GMAS: TIDAK AKAN DIAM, AKAN KAWAL SAMPAI PERBAIKAN NYATA
Menanggapi keluhan tersebut, LSM GMAS menegaskan sikap tegas:
“Kami mendengar dan membenarkan fakta yang disampaikan warga. Penggunaan kayu bekas dalam proyek revitalisasi sekolah dengan anggaran ratusan juta rupiah adalah hal yang tidak dapat dimaafkan, merugikan negara, dan membahayakan keselamatan generasi penerus.”

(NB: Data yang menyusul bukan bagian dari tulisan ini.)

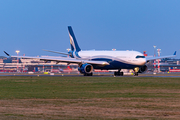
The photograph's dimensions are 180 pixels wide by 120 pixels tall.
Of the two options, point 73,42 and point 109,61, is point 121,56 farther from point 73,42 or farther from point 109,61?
point 73,42

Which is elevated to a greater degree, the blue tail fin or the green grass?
the blue tail fin

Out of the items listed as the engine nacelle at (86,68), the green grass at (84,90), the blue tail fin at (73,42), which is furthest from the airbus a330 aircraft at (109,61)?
the green grass at (84,90)

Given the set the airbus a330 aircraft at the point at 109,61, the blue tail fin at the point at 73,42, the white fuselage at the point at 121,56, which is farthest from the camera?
the blue tail fin at the point at 73,42

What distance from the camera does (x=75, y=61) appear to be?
68.2 meters

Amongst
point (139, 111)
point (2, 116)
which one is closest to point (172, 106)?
point (139, 111)

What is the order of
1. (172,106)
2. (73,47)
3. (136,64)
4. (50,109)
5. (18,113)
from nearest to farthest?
(18,113) < (50,109) < (172,106) < (136,64) < (73,47)

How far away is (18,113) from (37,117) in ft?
5.61

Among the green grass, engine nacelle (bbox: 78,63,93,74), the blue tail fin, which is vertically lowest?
the green grass

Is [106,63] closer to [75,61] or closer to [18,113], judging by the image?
[75,61]

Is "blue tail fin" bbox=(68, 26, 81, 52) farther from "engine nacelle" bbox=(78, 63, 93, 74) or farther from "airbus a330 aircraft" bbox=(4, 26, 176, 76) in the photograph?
"engine nacelle" bbox=(78, 63, 93, 74)

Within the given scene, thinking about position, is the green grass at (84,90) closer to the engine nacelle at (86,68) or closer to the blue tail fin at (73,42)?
the engine nacelle at (86,68)

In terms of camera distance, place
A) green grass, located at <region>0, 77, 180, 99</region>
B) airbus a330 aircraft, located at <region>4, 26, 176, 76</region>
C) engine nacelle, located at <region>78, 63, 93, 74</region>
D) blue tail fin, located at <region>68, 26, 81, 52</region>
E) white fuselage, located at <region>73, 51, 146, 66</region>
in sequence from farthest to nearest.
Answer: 1. blue tail fin, located at <region>68, 26, 81, 52</region>
2. airbus a330 aircraft, located at <region>4, 26, 176, 76</region>
3. white fuselage, located at <region>73, 51, 146, 66</region>
4. engine nacelle, located at <region>78, 63, 93, 74</region>
5. green grass, located at <region>0, 77, 180, 99</region>

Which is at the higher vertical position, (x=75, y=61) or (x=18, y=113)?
(x=75, y=61)

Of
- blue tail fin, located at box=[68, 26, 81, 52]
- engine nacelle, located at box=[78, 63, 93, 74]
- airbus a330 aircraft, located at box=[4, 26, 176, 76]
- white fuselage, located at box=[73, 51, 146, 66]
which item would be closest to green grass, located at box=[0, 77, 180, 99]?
engine nacelle, located at box=[78, 63, 93, 74]
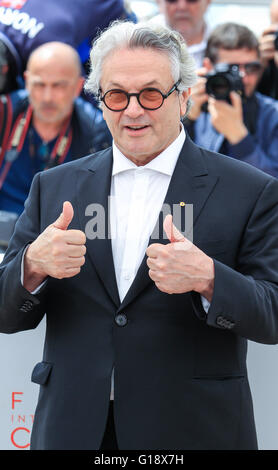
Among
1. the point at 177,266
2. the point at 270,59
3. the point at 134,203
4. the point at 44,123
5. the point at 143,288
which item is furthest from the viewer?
the point at 44,123

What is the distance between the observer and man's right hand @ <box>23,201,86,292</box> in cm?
133

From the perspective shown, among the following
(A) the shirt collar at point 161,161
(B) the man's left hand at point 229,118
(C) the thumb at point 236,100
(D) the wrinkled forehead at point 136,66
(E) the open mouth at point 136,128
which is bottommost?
(A) the shirt collar at point 161,161

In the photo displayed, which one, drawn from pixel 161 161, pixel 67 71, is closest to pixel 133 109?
pixel 161 161

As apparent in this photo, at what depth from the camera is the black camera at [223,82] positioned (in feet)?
9.62

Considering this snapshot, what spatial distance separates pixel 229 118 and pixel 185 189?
1582 millimetres

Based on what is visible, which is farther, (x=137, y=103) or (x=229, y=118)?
(x=229, y=118)

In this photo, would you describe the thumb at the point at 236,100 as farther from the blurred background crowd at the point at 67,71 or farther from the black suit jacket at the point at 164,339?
the black suit jacket at the point at 164,339

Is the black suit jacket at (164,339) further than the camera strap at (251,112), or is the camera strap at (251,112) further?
the camera strap at (251,112)

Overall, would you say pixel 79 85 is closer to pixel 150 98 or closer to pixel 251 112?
pixel 251 112

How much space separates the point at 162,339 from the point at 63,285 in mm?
264

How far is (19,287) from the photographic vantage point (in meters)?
1.41

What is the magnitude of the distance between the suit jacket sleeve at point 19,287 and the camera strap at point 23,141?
1.68 meters

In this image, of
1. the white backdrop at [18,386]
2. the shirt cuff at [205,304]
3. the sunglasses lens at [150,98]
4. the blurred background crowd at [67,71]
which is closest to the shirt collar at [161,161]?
the sunglasses lens at [150,98]

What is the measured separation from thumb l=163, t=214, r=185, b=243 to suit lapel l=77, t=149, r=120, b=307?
19 centimetres
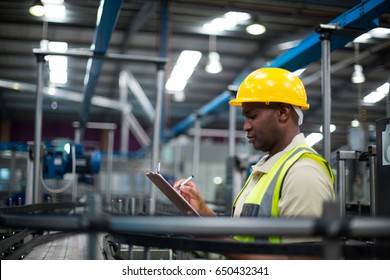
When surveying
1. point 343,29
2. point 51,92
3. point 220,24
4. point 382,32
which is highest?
point 220,24

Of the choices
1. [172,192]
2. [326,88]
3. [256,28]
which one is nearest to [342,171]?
[326,88]

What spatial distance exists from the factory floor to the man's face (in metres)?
1.43

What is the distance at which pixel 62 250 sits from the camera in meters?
3.56

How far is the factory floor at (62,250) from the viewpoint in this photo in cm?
316

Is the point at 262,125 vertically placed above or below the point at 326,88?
below

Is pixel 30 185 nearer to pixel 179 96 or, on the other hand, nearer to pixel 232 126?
pixel 232 126

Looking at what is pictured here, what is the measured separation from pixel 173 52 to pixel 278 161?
1040cm

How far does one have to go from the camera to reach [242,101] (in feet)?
6.98

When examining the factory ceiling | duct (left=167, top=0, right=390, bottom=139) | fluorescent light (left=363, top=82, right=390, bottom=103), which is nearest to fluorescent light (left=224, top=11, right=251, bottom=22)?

LSM GMAS akan segera melakukan verifikasi lengkap dokumen dan kondisi lapangan, memanggil pihak sekolah serta pelaksana pekerjaan untuk memberikan penjelasan tertulis, dan menuntut perbaikan total agar bangunan sesuai standar, aman, dan sesuai RAB tanpa biaya tambahan.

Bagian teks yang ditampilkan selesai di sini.